I thought one of the attributes of the Basenji was how close they were to their roots. I understand in certain breeds that were "created" like pugs, bulldogs etc; they would have to breed closely to get that look because their is no way those dogs would survive in the wild. And also with the African projects the thought was to keep the Basenjis diverse in the genetics so they don't become like the other breeds. One of the major issues with the close breeding is a huge problem in other breeds. Am I totally on the wrong page here?
No, you aren't on the wrong page Breeding, and maintining a breed is always a balance between two main things; a) maintaining a diverse enough gene pool that will sustain healthy reproduction and b) trying to breed for desirable traits… usually those traits are physical or "type", sometimes they are less concrete like temperament, working ability, and sometimes health.
If you go exclusively in one direction, where you are breeding for maximum genetic diversity, you most likely will be unable to predict what your puppies will look, or act like. For some people that isn't a problem. Some breeders in our breed are ONLY breeding for genetic diversity..and they are mainly dealing with the new Africans.

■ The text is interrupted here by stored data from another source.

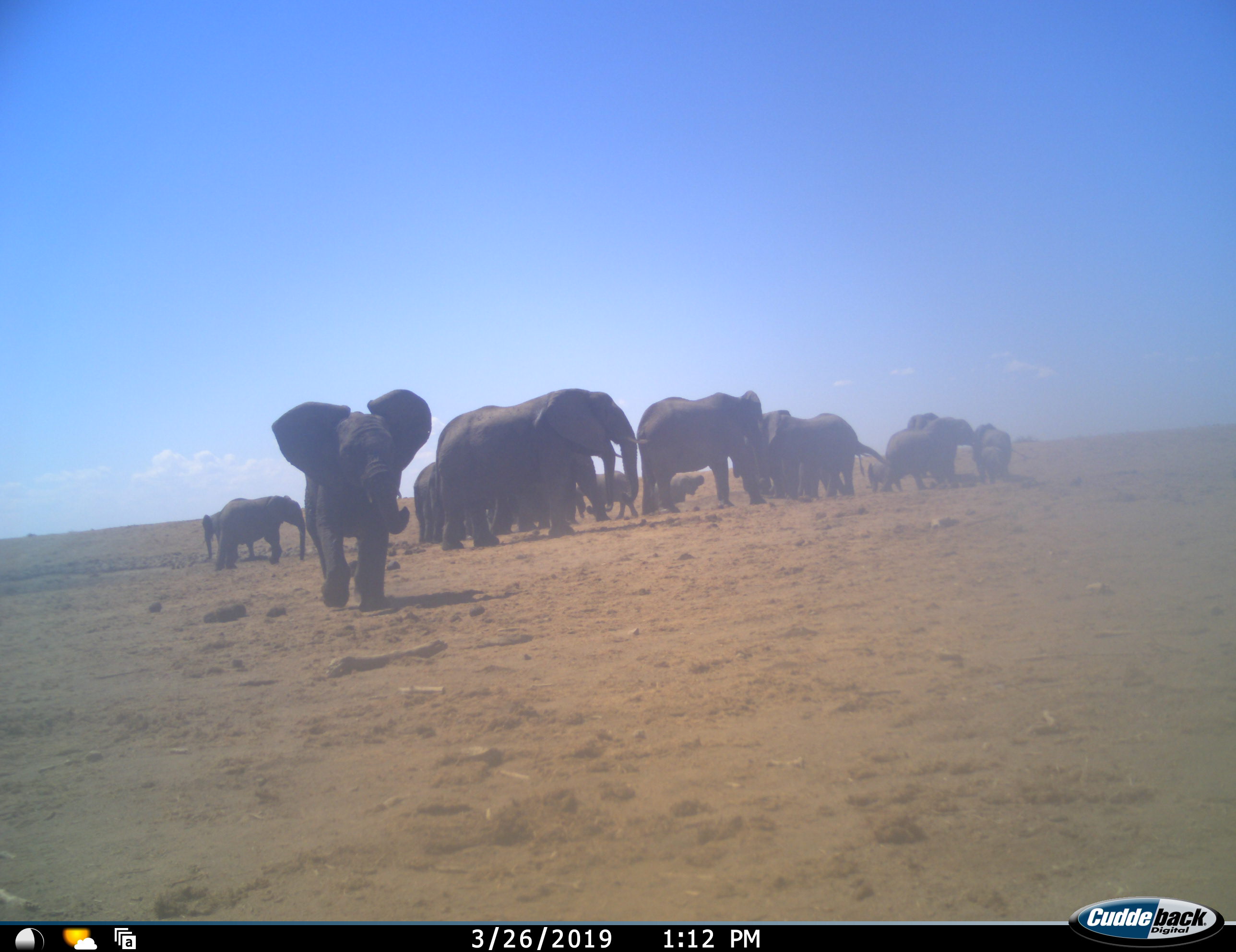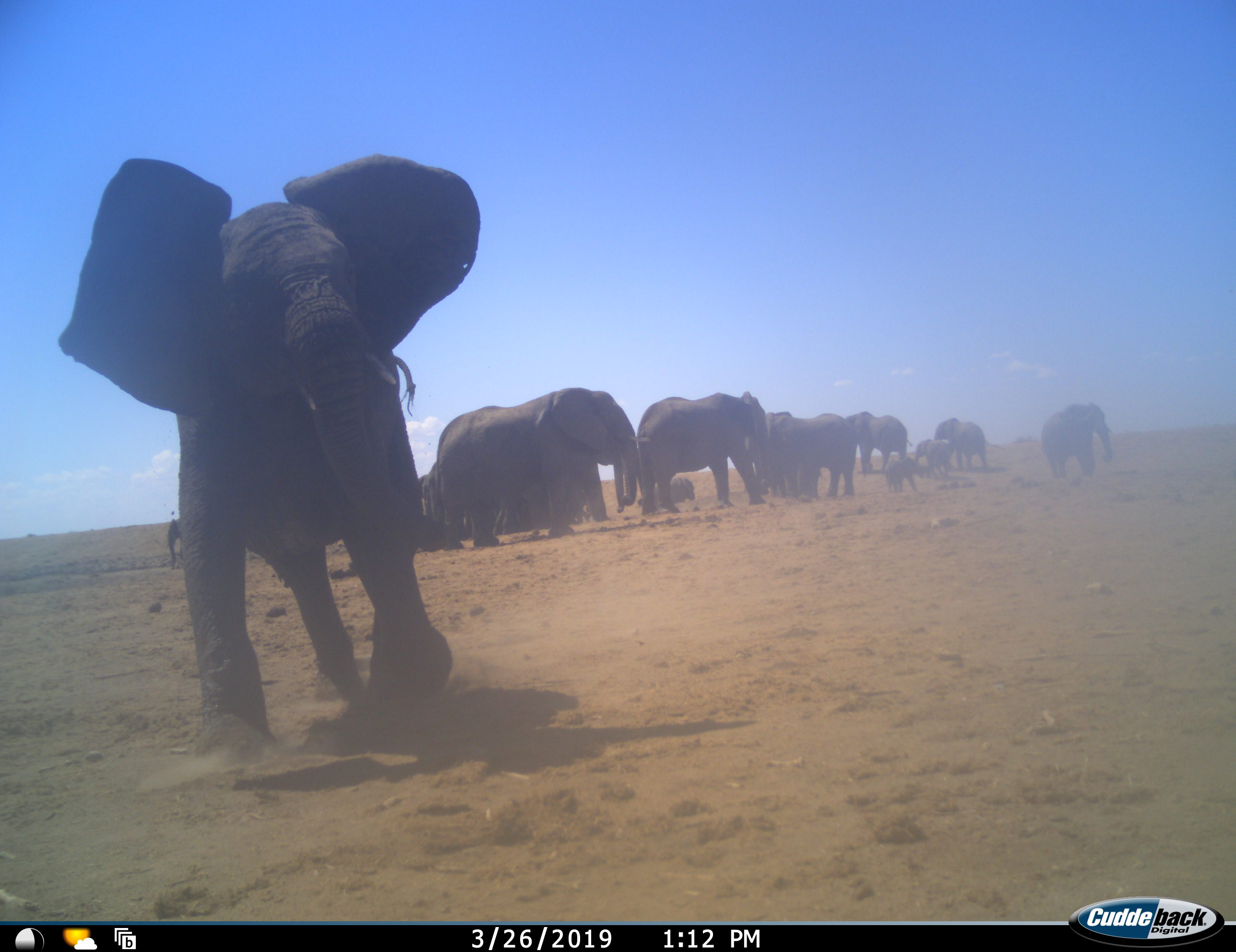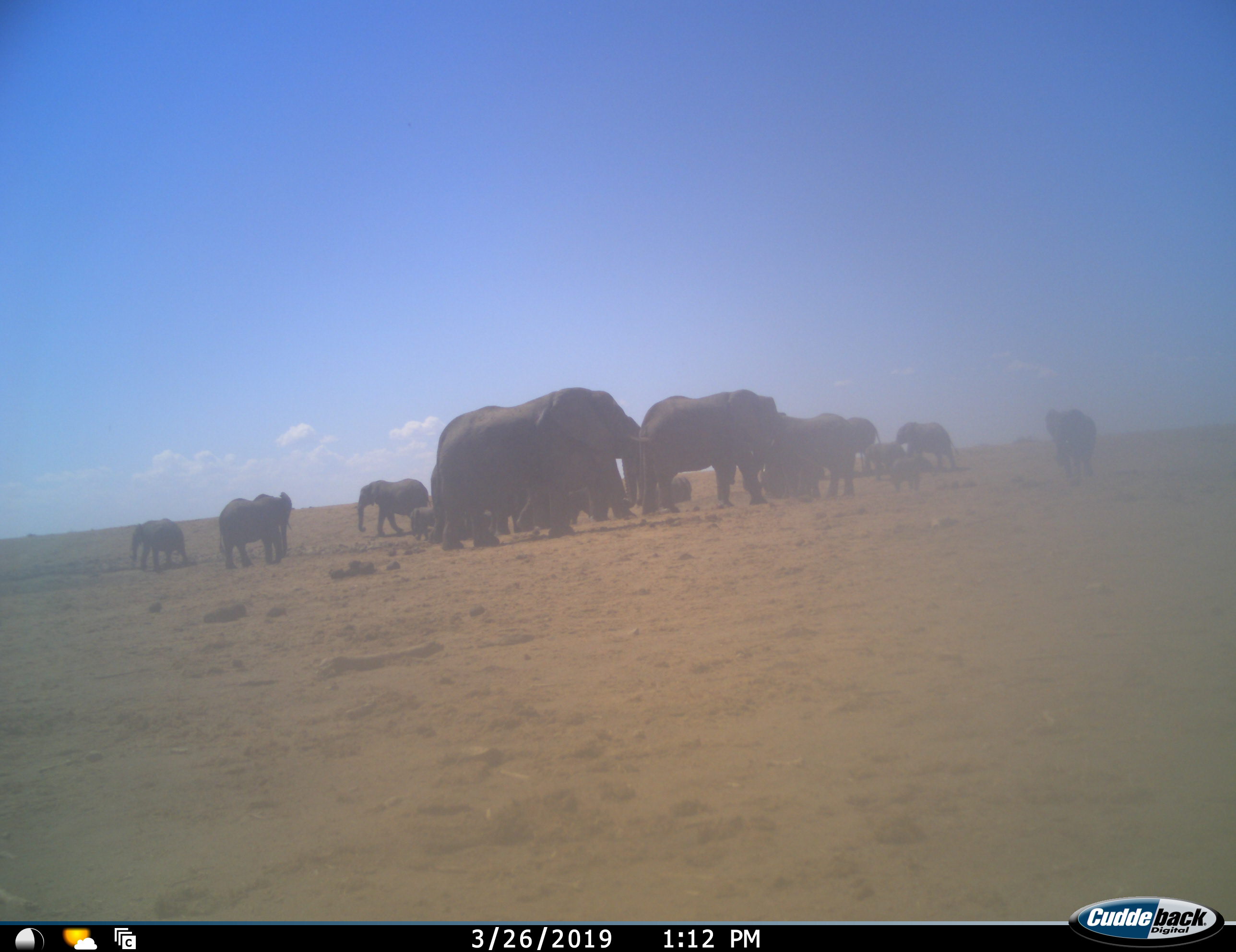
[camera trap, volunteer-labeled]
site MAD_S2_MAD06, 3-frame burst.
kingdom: Animalia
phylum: Chordata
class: Mammalia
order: Proboscidea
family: Elephantidae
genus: Loxodonta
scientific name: Loxodonta africana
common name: african bush elephant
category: elephant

If you go exclusively in the other direction where you are only breeding to fix type (or be able to predict that your puppy will have certain attributes that you desire) you will lose genetic diversity, and you may run into one of two possible health issues related to that, one is reduced fecundity of your breeding stock, and the other is obviously having genetic recessively inherited disease expressed, and carried throughout your line. There are breeders in our breed who almost exclusively line breed. You can usually tell their dogs because they are VERY similar in type. This type of linebreeding is common, but kind of a lottery, because if you aren't screening your dogs, or there are diseases in the breed that are late onset or you don't know how they are inherited, you may not know exactly what genes you are doubling up on. If you start with genetically clean dogs, you may win the lottery, because you won't be breeding into lines with problems. But it is rare that you can exclusively line breed for long periods of time before you find yourself wishing to cross out to another line for some reason.
So most breeders do a bit of both, and everybody falls somewhere in the spectrum. Close breeding isn't really a huge problem for any breed per se. Poor breeding decisions, lack of knowledge about how disease is inherited, lack of adequate screening techniques, people breeding with disregard to health...those are the things that have put some breeds in a bad place.
You mentioned Pugs and Bulldogs as an example...but they aren't really poster children for inbreeding. Their issues are different, in that humans shaped the breed into something that isn't consistant with health...I really don't get that...but it isn't the fault of in- or line breeding.